Well, that kind of kills all the fun of blogging, don't it? I mean, anything you say, it will be, "oh you're a whiny progressive" or "but of course you'll still vote Obama" or "guess you think Bachmann will be better" or "we're doing the best we can". That we're stuck on this shallow, political system-defined interpretation is one of the sad signs of the times. Once upon a time, people left it up to political geeks to figure out strategies and manage campaign rallies, and just thought about their normal selfish or tribal needs. Just like once upon a time before internet investing, normal people worried about poverty and crime, not about how Wall Street is doing. Now we're all busy doing the bastards' job for them, figuring out how to keep them happy and in office and doing whatever the fuck they do when not screwing us.
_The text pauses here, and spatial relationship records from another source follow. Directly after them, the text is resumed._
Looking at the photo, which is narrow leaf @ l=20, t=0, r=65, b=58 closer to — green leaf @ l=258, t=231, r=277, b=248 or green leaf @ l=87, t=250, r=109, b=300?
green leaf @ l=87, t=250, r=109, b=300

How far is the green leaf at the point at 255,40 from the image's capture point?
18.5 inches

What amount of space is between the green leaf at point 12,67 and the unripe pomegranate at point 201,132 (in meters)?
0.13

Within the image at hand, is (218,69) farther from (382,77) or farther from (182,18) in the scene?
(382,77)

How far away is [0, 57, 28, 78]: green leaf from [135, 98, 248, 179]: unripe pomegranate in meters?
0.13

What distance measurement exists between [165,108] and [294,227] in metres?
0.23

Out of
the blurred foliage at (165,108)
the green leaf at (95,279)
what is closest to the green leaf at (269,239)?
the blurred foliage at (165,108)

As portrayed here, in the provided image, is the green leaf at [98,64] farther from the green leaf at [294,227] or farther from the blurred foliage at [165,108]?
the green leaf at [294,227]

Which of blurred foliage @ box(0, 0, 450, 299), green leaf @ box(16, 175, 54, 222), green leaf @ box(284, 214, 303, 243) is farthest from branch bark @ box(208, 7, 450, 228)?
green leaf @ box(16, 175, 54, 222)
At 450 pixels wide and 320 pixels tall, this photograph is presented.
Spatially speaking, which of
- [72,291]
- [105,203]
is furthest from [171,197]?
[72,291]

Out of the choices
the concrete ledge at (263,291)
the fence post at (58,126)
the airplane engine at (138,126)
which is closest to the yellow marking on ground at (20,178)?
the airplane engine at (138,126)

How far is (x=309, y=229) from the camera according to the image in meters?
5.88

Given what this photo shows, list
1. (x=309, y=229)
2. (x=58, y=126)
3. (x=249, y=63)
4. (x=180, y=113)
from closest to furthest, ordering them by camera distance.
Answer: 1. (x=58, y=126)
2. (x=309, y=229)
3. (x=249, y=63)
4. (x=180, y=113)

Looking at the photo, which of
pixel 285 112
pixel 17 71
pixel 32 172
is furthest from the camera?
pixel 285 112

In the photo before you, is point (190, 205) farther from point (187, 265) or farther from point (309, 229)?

So hopefully this explains better why it sucks discussing process rather than issues over and over, why it's no fun to blog knowing it'll turn into a debate on something else irrelevant, why it makes me cringe to see 2 hours of writing wasted by the class clown showing up to shoot the same old spitball, and when I have my own diary frozen for comments while they go off emboldened to another hit-and-run, and why it would be better to take serious political issues deeper and deeper rather than playing smartass Fonzi in a bad remake of Sharks vs. The Jets but that it's not likely to happen anymore.
And no matter whether I order the Chicken sandwich or the other flavor, they're both starting to taste a lot alike.